Having chosen English as the preferred language in the EU, the European Parliament
has commissioned a feasibility study on ways of improving efficiency in
communications.

European officials have often pointed out that English spelling is unnecessarily difficult;
e.g.: cough, plough, rough, through and thorough. What is clearly needed is a phased
programme of changes to iron out these anomalies. The programme would, of course,
be administered by a staff committee at top level from the participating nations.

In the first year the committee could suggest using "s" instead of the soft "c". Sertainly,
sivil servants in all sities would resieve this news with joy. Then the hard "c" could be
replaced by "k" sinse both letters are pronounsed alike. Not only would this klear up
konfusion in the minds of klerikal workers, but typewriters kould be made with one
less letter.

There would be growing enthusiasm when in the sekond year, it was anounsed that the
troublesome "ph" would henseforth be written "f". This would make words like
"fotograf" twenty persent shorter in print.

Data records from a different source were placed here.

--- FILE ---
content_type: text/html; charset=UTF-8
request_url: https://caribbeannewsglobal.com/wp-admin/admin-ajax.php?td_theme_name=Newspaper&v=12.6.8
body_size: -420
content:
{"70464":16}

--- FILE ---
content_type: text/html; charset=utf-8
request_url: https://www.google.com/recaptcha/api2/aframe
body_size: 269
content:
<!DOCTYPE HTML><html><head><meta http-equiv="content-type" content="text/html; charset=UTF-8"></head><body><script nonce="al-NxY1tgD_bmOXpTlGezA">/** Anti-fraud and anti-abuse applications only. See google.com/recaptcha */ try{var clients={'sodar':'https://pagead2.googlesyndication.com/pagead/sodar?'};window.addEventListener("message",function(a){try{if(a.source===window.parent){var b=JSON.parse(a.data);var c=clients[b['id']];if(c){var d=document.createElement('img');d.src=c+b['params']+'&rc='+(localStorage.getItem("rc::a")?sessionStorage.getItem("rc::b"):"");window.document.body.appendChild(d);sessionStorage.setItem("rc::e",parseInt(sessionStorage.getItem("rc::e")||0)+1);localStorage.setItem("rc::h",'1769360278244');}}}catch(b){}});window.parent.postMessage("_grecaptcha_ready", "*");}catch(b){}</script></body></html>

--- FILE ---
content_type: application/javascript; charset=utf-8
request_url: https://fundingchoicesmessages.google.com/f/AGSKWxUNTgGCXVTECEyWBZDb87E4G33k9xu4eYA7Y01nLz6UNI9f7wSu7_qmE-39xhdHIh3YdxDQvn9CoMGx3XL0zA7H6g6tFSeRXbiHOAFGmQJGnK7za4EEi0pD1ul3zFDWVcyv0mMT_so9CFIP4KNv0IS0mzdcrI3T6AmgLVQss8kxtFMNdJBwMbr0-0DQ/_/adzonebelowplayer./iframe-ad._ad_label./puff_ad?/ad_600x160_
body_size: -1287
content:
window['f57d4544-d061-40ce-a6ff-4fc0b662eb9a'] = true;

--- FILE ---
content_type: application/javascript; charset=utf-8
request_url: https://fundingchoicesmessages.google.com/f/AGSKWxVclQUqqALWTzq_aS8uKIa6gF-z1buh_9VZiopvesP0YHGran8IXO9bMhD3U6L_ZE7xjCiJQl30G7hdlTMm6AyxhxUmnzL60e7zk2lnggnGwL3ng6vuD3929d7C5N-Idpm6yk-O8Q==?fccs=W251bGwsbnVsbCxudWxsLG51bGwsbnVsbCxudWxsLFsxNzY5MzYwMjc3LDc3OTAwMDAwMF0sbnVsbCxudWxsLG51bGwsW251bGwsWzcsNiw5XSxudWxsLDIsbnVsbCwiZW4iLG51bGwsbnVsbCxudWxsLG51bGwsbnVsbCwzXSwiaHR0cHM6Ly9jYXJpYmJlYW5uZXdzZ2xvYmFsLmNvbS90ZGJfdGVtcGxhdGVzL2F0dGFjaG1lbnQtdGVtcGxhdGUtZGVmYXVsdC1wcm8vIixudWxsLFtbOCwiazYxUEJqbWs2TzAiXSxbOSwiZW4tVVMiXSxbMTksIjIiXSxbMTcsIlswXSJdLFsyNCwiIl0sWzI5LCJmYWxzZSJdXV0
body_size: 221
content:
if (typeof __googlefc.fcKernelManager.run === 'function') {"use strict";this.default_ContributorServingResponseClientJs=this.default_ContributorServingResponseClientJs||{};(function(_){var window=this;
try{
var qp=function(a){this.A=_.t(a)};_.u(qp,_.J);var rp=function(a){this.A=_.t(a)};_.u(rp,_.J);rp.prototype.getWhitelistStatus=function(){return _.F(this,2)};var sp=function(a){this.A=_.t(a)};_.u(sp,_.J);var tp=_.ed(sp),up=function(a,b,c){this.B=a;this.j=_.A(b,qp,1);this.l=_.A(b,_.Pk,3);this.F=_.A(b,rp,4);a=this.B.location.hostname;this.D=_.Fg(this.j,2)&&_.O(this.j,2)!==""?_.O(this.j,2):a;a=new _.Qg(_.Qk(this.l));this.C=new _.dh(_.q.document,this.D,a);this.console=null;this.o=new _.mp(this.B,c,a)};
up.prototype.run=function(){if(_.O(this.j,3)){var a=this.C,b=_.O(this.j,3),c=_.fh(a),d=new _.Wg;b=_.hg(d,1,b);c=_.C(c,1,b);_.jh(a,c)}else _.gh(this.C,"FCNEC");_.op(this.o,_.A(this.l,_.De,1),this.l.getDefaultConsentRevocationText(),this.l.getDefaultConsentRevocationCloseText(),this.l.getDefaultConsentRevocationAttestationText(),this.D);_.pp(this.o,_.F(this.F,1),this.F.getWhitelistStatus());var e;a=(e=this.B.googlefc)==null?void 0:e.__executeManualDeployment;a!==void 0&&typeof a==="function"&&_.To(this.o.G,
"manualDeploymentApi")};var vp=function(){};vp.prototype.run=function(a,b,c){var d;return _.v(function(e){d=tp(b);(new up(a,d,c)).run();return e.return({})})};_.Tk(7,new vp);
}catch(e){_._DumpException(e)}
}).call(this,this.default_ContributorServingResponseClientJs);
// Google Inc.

In the third year, publik akseptanse of the new spelling kan be expekted to reach the
stage where more komplikated changes are possible. Governments would enkourage
the removal of double letters which have always been a deterent to akurate speling.

We would al agre that the horible mes of silent "e's" in the languag is disgrasful.
Therefor we kould drop thes and kontinu to read and writ as though nothing had
hapend. By this tim it would be four years sins the skem began and peopl would be
reseptive to steps sutsh as replasing "th" by "z". Perhaps zen ze funktion of "w" kould
be taken on by "v", vitsh is, after al, half a "w". Shortly after zis, ze unesesary "o" kould
be dropd from words kontaining "ou". Similar arguments vud of kors be aplid to ozer
kombinations of leters.

Kontinuing zis proses yer after yer, ve vud eventuli hav a reli sensibl riten styl. After
tventi yers zer vud be no mor trubls, difikultis and evrivun vud fin it ezi tu understand
ech ozer. Ze drems of the guvermnt vud finali hav kum tru.